Unfortunately, many visitors move on from my sites without actually trying the models. In my mind, reading about financial analysis techniques without actually doing an analysis is about as effective a learning method as reading a golf instruction book and never swinging a club. In finance, like many other endeavors, the nuances and sensitivities of the game are best realized and understood through execution.
One of the issues that may be at work for those not trying our models is the lack of a real-world corporate finance deal to analyze and compare one’s results to. Accounting educators have for years addressed this issue by having students do practice sets (keeping the books for a fictional business through the completion of a one-month or longer accounting cycle) where the correct answers are known and the students mastery of the subject matter can be evaluated. Unfortunately, as far as I know, no such curriculum is in place for financial forecasting and business valuation skills building.
Which brings me to the point of this post:
In the past I was involved as an advisor in the sale of small, privately owned insurance industry claims processing company.
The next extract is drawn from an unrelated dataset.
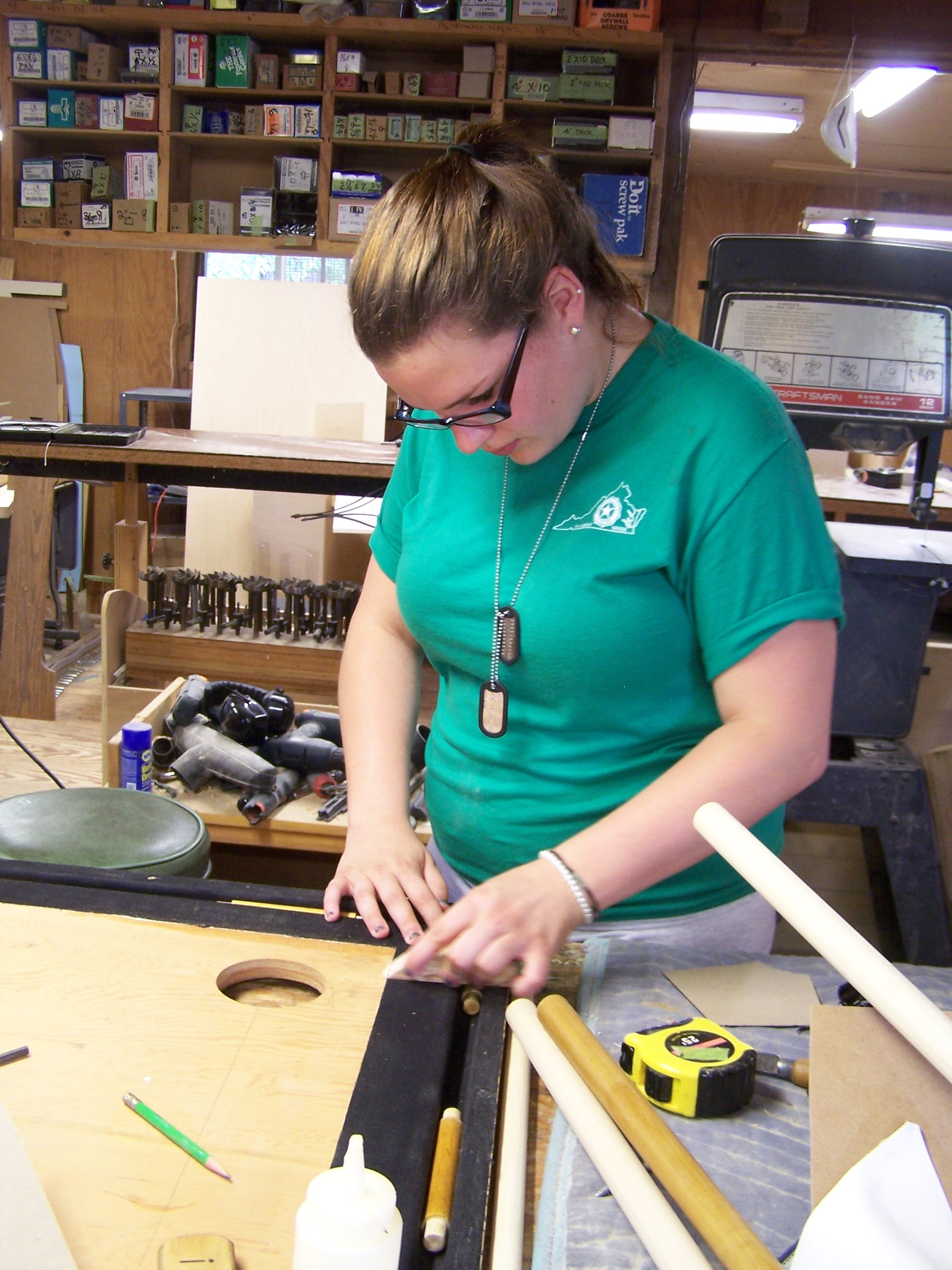 Mary Michael working on a bellows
After assisting the client in developing a five-year forecast for his firm, I used the Corpfin.Net LBO model to advise the client on pricing. The client took my recommendations and (happily) realized that selling price.
For those who would like to test their LBO analysis skills against an actual result, I propose that you sign-up for a free account on Corpfin.Net and e-mail me at firstname.lastname@example.org, asking me to copy my insurance industry client’s forecast to your member directory (the forecast is titled “LBO Valuation Skills”). Using that forecast, create an LBO valuation (about eight assumptions) and let me know the selling price you come up with. If you would like a critique of your work, let me know and we will arrange to get together (for free) either on line or through e-mail to go through the details.
I am thinking about recognizing, in some way, those who either do a good job initially in estimating the selling price, or who demonstrate a basic understanding of the subject matter after a critique. Please let me know if this idea of recognizing basic LBO valuation skills is appealing to you.